The world is small. One day back in 2002, I received an e-mail from a man named Bill Addison. He wanted to take my distance-learning food-writing course through UCLA but he kept getting turned away due to low registration. Would I teach him one-on-one, he wanted to know.
In less than two years, Addison went from being my student to being my editor at this very newspaper. He and I gave birth to the Kitchen Witch in August 2004, a weekly recipe column dished up with a story and musings about life. Addison moved on to points west and then looped back to Texas, where he is doing just fine. His shoes were filled by the savvy Besha Rodell, whom I'd never met in person until earlier this month.
I guess you've figured out I'm trying to say goodbye. This kitchen witch has some new cauldrons to stir, so I've got to pack the broom and bid you farewell.
It's been my goal over these three-and-a-half years to teach without being too teachy, that one new recipe a week would feel manageable within the context of our crazy lives on the freeway, runway and Internet superhighway. As a parting gift, I share with you a killer recipe for banana bread that's completely vegan but you'd never know it. Credit goes to Ania Catalano, author of a new book called Baking with Agave Nectar. A plant-based sweetener from the agave plant (you might know it as the tequila plant), agave nectar is a wonderful, low-glycemic, vegan alternative to sugar, honey and all the other sweet stuff out there. You won't believe how seamlessly it translates in baked goods, and this banana bread is as good as the slap-your-momma variety with the butter and eggs – for real.
Think you might miss me? Stop by Realsimple.com, where I'll be cooking up words three times weekly. If not, be good and keep the spirit of cooking alive.
Banana date bread
Adapted from Baking with Agave Nectar by Ania Catalano
12 ounces firm silken tofu (nonrefrigerated varieties in aseptic packaging are best)
1/2 cup light agave nectar
1 cup mashed ripe bananas (2-3 bananas)
1/4 cup unsweetened apple juice (alternatively, water)
2 teaspoons vanilla extract
1 teaspoon ground cinnamon
1/2 teaspoon ground nutmeg
1/4 cup canola oil
1 1/2 cups sprouted spelt flour or sprouted whole wheat flour (alternatively, whole wheat pastry flour or white wheat flour)
1 tablespoon baking powder
KW addition: 1/4 teaspoon salt
1 cup pitted dates, chopped (about 10 dates)

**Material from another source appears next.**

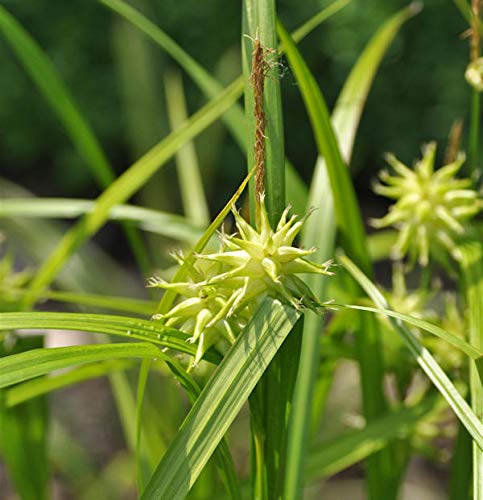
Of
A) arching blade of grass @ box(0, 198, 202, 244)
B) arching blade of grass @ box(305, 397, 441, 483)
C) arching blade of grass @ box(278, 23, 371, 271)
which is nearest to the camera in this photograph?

1/2 cup walnuts, chopped (alternatively, pecans)
2 tablespoons flax seeds (optional)
Preheat oven to 325 degrees.
Coat a 4- or 5-by-8-inch loaf pan with nonstick canola oil spray and flour lightly.
In a food processor, combine tofu, agave nectar, bananas, juice, vanilla, spices and canola oil. Blend until smooth and creamy, 2-3 minutes.
In another bowl, sift together flour, baking powder and salt. Add tofu mixture and incorporate into flour until integrated.
Fold in dates, nuts and, if using, flax seeds.
Pour batter into prepared pan and bake for 35-40 minutes (KW note: It took my loaf closer to 60 minutes) or until a skewer inserted into center of loaf comes out clean.
Allow to cool in pan for 10-15 minutes before transferring to a rack to cool completely.
Store in refrigerator, tightly wrapped.